Pumpkin Cheese Bread I

A quick and easy quick bread to make. Very moist and tasty as well.

Original recipe makes 2 – 9×5 inch loaves

Ingredients

2 1/2 cups white sugar
1 (8 ounce) package cream cheese
1/2 cup margarine, softened
4 eggs
1 (15 ounce) can canned pumpkin puree
3 1/2 cups all-purpose flour
2 teaspoons baking soda
1 teaspoon salt
1 teaspoon ground cinnamon
1/2 teaspoon baking powder
1/4 teaspoon ground cloves
1 cup chopped nuts

  • PREP

    15 mins

  • COOK

    1 hr

  • READY IN

    1 hr 15 mins

Directions

  1. Preheat oven to 350 degrees F (175 degrees C). Grease two 9×5 inch loaf pans.

____

▶ _DO THIS_
Turn the direction in the pumpkin cheese bread recipe above that begins "Preheat oven to 350 degrees F" into a brief list that keeps its main facts.

▶ _INFORMATION SHOWN_
____

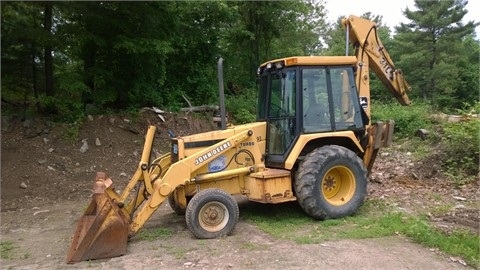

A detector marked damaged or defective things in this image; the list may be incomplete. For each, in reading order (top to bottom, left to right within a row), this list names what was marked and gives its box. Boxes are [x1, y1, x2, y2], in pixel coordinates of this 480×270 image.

____

▶ _SOLUTION TO THE EXERCISE_
- Preheat the oven to 350 degrees F (175 degrees C).
- Grease two 9×5 inch loaf pans.